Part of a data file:
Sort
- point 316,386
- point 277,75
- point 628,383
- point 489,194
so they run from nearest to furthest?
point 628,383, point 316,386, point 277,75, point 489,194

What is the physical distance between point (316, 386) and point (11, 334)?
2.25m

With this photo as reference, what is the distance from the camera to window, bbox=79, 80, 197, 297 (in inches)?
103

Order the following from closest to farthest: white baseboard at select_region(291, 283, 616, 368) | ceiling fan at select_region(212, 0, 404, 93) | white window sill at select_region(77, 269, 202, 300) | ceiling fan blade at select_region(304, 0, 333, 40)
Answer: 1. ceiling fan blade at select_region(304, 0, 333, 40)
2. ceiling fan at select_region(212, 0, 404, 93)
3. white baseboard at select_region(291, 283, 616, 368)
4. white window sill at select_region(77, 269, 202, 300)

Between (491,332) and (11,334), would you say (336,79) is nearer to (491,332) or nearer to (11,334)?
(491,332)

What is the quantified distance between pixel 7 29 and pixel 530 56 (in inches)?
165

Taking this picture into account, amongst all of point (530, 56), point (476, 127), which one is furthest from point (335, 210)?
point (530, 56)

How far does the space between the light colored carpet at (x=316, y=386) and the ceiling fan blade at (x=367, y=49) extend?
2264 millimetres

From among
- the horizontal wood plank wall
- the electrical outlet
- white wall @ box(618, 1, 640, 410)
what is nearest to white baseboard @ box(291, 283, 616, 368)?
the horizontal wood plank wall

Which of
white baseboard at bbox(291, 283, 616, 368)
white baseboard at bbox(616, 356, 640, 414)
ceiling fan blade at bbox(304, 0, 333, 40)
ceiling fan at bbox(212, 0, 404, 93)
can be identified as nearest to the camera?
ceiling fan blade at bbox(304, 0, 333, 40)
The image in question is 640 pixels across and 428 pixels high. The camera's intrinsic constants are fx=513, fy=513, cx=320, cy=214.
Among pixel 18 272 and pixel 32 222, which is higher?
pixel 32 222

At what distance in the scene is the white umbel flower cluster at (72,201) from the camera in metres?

--- Set problem ---
Reproduce every item above word for word, without changing anything.

--- Response to the task ---
Sort
- point 316,386
- point 277,75
- point 628,383
- point 489,194
so they run from nearest to furthest?
point 628,383, point 316,386, point 277,75, point 489,194

What is the physical distance between point (316, 386) and point (11, 334)?
2.25m

With this photo as reference, what is the distance from the camera to window, bbox=79, 80, 197, 297 (in inches)?
103

Order the following from closest to farthest: white baseboard at select_region(291, 283, 616, 368) | ceiling fan at select_region(212, 0, 404, 93) | white window sill at select_region(77, 269, 202, 300) | ceiling fan blade at select_region(304, 0, 333, 40)
Answer: 1. ceiling fan blade at select_region(304, 0, 333, 40)
2. ceiling fan at select_region(212, 0, 404, 93)
3. white baseboard at select_region(291, 283, 616, 368)
4. white window sill at select_region(77, 269, 202, 300)

Between (491,332) and (11,334), would you say (336,79) is nearer to (491,332) or nearer to (11,334)?
(491,332)

What is the quantified distance between pixel 7 29 and pixel 530 56 (in inches)?
165

Taking this picture into account, amongst all of point (530, 56), point (476, 127), which one is furthest from point (335, 210)?
point (530, 56)

How far does the space between the light colored carpet at (x=316, y=386) and the ceiling fan blade at (x=367, y=49) extend?
2264 millimetres

From among
- the horizontal wood plank wall
- the electrical outlet
- white wall @ box(618, 1, 640, 410)
what is nearest to white baseboard @ box(291, 283, 616, 368)?
the horizontal wood plank wall

Which of
white baseboard at bbox(291, 283, 616, 368)
white baseboard at bbox(616, 356, 640, 414)
ceiling fan blade at bbox(304, 0, 333, 40)
ceiling fan at bbox(212, 0, 404, 93)
can be identified as nearest to the camera?
ceiling fan blade at bbox(304, 0, 333, 40)
The image in question is 640 pixels across and 428 pixels high. The camera's intrinsic constants are fx=513, fy=513, cx=320, cy=214.
Among pixel 18 272 and pixel 32 222, which is higher?
pixel 32 222

At what distance in the scene is the white umbel flower cluster at (72,201) from the camera in metres?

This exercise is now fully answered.